“Good … [clears throat] Good morning. I’ll get right to the point.
“Yes, I cheated.
“Yes, I lied about it.
“I lied because you wouldn’t like me if you knew I was cheating, and you wouldn’t have let me keep winning. I love to win, and you loved it when I won. What a decade! You had a Hero in me, and I was high the whole time— even when I was barfing from the chemo.
“Now things are different. I’m sorry I cheated. I’m sorry I lied to all of you who gave me your trust. I may never get it back, and I’ll have to live with that.
“What tears me up, though, is how I crushed your dreams. As a Hero, I had the responsibility to hold to our ideals, and I just couldn’t do it without cheating. I’m so deeply sorry. My betrayal is egregious and profound, and I’m going to spend the rest of my life trying to make up for the damage I caused.
“I’m a Winner. I’m also a Cheater and a Liar, and yet I still want to be your Hero.
“Remember when Bill Clinton said, ‘I’m sorry I lied. I love sex. It feels great to get blown at work by an eager, lovely, young woman, but I was afraid you’d think less of me as a person if you knew. I’m ready to deal with that now.’
“Clinton became my Hero at that moment— a Real Man. I’m going to write him a thank you note in the next couple days. Thanks Bill!
“I’d like to be a Real Man that way. To start, my lying stops here. From now on, I’m going to tell you everything I know to be true.
“True: I still love to win.
“I also know this to be true: While you loved me when I won, you loved me even more when I got crushed with cancer and rose to win again, and again. What a great story! We need stories like that, don’t we? I cheated to win races, but there are no rules in the fight against cancer. My desire to win races is what gave me the strength to beat cancer. The outpouring of love and admiration and money you gave inspired this man to rise above all odds to become your Hero.
“True: I know I broke your hearts. You held me up as your Glorious Pure Super-Human Hero, the stuff of legends, and now you know that’s not what I am. I take full responsibility for my choice to deceive you. I’m sorry.
“Sure. Fuck me! But if I was the reason you were striving for greatness, go find another reason right away. There are so many. We all have greatness in us. (I’ve seen it everywhere.) Even when I didn’t know I’d get there, it felt great to try.
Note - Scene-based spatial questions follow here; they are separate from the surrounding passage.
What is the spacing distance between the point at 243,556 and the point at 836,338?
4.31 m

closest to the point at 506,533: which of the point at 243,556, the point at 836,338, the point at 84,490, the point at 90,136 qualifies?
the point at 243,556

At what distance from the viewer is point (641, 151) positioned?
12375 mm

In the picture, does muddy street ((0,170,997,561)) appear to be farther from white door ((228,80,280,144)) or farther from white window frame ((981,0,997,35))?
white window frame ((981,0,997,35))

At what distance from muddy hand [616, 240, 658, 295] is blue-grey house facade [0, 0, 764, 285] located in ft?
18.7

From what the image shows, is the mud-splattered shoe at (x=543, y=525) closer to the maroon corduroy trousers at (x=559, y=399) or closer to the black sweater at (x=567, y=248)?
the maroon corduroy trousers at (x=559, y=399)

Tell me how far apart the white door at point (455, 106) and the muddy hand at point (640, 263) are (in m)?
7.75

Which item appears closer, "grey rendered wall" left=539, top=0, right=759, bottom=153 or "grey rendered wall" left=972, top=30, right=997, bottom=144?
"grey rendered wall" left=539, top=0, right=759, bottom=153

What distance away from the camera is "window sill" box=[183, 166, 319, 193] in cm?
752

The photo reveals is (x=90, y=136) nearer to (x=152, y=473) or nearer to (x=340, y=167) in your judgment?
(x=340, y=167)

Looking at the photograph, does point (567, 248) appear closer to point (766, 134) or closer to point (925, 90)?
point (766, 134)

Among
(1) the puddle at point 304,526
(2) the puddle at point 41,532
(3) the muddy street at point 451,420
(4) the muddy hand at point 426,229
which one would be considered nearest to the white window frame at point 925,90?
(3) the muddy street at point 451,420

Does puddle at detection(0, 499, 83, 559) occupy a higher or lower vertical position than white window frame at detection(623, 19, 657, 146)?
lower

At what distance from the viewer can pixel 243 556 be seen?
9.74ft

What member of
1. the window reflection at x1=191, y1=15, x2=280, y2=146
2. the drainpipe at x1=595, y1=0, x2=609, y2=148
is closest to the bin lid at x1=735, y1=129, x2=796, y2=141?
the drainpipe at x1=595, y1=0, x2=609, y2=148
Don’t stop because of me.
“I’ll continue to devote myself to helping other people take on the fight against cancer. If I was the reason you got behind the cause, then set my terrible shortcomings aside and recommit yourself despite them.
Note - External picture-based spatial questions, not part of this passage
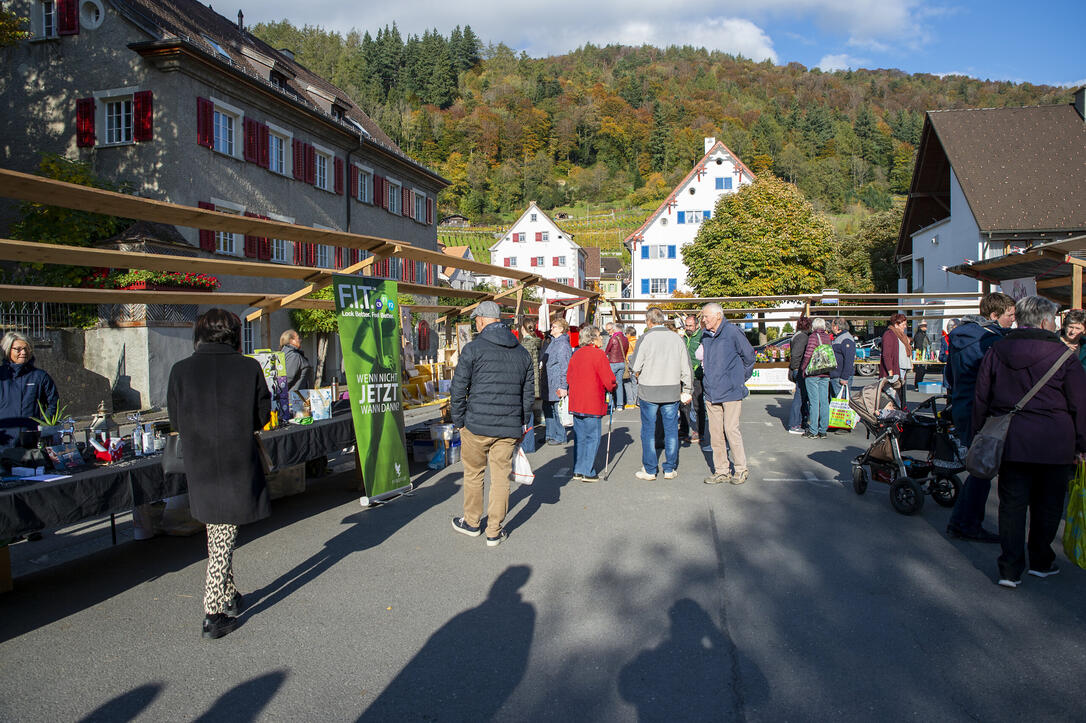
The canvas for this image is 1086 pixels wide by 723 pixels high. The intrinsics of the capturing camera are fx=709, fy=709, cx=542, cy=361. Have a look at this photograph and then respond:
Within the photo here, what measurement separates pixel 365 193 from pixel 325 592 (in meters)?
25.4

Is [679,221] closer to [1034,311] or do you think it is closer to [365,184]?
[365,184]

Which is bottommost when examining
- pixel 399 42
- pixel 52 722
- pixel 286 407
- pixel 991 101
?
pixel 52 722

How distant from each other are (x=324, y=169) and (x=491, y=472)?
22.4 meters

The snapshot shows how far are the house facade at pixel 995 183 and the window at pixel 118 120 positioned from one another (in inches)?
1049

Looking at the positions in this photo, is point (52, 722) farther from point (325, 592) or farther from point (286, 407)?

“True: I made choices that hurt a lot of people, and some say I damaged the spirit of our ideals. And here’s what’s also true: I don’t regret those choices. I think it was totally worth it. You might not agree, but I will always cherish having been your Hero.
“I do know there is a cost to what I’ve done. I’m going to start paying for it with my honesty, some serious cash, those trophies, and my drive to win— again. I plan to rise once more to become a new kind of Hero to you. You’ll let me know if I do, I’m sure.
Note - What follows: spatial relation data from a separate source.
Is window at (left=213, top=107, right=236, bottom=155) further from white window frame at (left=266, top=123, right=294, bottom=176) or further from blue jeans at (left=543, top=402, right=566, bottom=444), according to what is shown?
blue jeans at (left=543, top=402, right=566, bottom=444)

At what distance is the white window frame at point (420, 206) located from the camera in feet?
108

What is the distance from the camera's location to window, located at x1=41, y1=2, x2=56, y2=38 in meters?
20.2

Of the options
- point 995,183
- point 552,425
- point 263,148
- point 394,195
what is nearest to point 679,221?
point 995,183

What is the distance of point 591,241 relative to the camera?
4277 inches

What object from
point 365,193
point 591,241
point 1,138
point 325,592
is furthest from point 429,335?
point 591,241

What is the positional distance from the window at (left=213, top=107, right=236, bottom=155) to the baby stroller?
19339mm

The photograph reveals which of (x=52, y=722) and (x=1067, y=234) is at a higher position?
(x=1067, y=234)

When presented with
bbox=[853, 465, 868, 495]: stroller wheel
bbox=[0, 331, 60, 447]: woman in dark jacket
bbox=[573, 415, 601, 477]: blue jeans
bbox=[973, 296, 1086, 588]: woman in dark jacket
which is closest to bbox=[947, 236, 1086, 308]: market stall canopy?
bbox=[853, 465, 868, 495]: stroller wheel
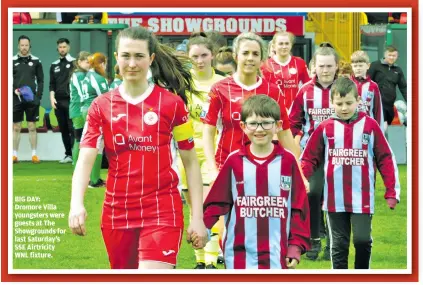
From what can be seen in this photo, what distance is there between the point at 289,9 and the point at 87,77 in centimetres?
620

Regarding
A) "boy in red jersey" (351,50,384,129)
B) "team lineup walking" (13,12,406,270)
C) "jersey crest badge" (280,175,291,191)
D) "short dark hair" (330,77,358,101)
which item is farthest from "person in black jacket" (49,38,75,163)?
"jersey crest badge" (280,175,291,191)

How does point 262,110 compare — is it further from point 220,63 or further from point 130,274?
point 220,63

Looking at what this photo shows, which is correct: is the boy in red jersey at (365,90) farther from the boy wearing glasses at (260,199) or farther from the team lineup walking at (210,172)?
the boy wearing glasses at (260,199)

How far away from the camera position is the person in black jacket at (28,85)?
1613 centimetres

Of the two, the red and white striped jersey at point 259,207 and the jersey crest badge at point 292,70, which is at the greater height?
the jersey crest badge at point 292,70

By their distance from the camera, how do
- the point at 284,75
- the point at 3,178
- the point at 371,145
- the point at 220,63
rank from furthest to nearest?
the point at 284,75 → the point at 220,63 → the point at 371,145 → the point at 3,178

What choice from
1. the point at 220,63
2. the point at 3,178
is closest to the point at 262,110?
→ the point at 3,178

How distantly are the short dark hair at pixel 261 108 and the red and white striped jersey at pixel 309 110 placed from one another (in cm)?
279

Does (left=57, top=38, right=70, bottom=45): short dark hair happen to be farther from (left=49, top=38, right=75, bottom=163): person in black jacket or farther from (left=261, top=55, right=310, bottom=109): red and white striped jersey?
(left=261, top=55, right=310, bottom=109): red and white striped jersey

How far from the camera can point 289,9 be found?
813 centimetres

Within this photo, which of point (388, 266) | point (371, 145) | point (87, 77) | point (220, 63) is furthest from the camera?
point (87, 77)

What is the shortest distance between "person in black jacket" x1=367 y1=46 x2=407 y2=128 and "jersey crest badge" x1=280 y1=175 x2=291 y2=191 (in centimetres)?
696

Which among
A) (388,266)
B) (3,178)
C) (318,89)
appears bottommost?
(388,266)

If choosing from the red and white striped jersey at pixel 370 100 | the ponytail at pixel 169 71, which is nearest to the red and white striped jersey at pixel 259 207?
the ponytail at pixel 169 71
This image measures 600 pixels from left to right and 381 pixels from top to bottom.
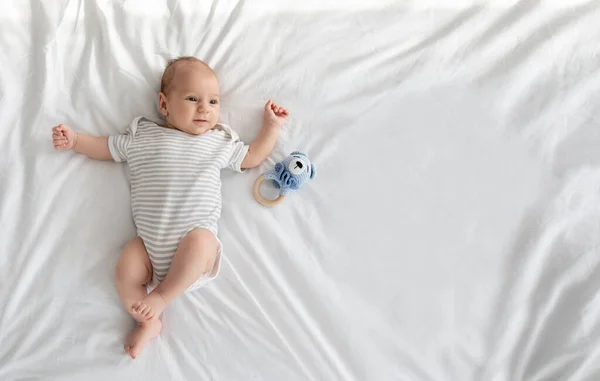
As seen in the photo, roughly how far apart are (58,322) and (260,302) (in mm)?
439

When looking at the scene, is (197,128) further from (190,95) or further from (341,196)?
(341,196)

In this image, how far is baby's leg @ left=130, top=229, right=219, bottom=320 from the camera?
3.50 feet

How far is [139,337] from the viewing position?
1076 millimetres

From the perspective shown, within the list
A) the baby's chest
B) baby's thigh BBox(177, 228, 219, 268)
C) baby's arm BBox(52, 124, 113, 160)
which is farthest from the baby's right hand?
baby's thigh BBox(177, 228, 219, 268)

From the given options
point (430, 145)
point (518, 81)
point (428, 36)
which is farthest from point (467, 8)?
point (430, 145)

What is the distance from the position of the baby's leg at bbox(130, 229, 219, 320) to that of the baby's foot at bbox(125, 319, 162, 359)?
0.03 m

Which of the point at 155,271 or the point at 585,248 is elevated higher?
the point at 585,248

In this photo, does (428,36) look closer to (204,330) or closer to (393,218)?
(393,218)

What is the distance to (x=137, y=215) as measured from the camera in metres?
1.16

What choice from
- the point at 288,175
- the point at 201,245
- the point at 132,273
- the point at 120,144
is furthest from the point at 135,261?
the point at 288,175

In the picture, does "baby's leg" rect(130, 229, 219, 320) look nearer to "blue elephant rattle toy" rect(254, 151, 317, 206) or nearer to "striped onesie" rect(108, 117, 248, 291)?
Result: "striped onesie" rect(108, 117, 248, 291)

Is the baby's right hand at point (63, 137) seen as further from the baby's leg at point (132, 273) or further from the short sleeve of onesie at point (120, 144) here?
the baby's leg at point (132, 273)

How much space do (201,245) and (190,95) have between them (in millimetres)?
347

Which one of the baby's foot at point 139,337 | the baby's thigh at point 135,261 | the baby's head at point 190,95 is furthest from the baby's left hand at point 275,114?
the baby's foot at point 139,337
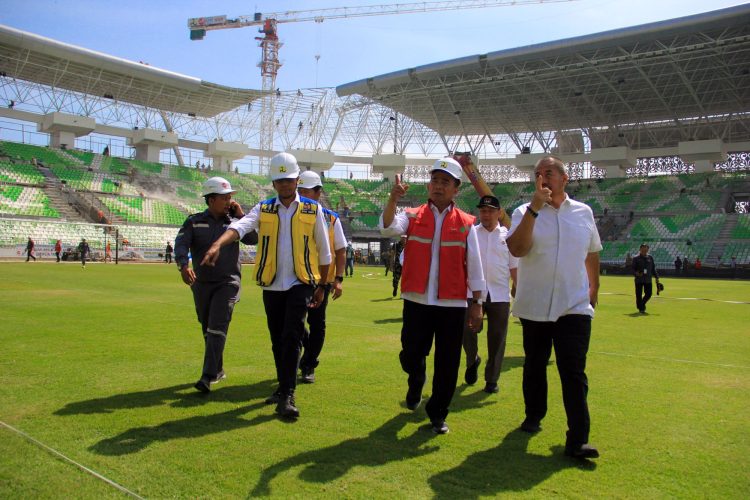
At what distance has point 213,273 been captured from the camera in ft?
18.0

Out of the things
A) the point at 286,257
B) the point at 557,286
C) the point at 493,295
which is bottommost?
the point at 493,295

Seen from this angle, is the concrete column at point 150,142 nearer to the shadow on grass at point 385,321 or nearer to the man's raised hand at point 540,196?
Result: the shadow on grass at point 385,321

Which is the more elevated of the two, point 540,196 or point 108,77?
point 108,77

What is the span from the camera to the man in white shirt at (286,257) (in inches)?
186

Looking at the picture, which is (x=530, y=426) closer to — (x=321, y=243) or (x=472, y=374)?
(x=472, y=374)

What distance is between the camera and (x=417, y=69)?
47.1 metres

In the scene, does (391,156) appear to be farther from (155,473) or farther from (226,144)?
(155,473)

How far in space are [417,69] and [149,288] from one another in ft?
116

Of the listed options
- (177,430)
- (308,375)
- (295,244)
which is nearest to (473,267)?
(295,244)

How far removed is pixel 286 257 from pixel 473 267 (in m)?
1.51

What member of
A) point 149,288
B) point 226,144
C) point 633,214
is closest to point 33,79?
point 226,144

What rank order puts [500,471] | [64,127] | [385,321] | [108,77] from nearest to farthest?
[500,471] → [385,321] → [108,77] → [64,127]

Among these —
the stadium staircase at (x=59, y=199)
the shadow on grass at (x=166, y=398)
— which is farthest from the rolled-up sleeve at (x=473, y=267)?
the stadium staircase at (x=59, y=199)

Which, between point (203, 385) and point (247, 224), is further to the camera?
point (203, 385)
“And won’t it make one hell of a story?”
- — Lance Armstrong,
Winner, Cheater, Liar, Ex-Hero, Aspirationalist
Lance Armstrong never said this. Neither did Bill Clinton. After reading the news, I was inspired to write a moralistic essay about why and when we humans decide to cheat. One of the main reasons is that, when we see people with whom we identify cheating, we figure it’s okay for us to do it.
I was also going to write about when it might be okay to cheat, like cheating the bad guys. That’s a common feel-good story. Then I thought, what do I really want to hear from Lance right now? Hence, the above.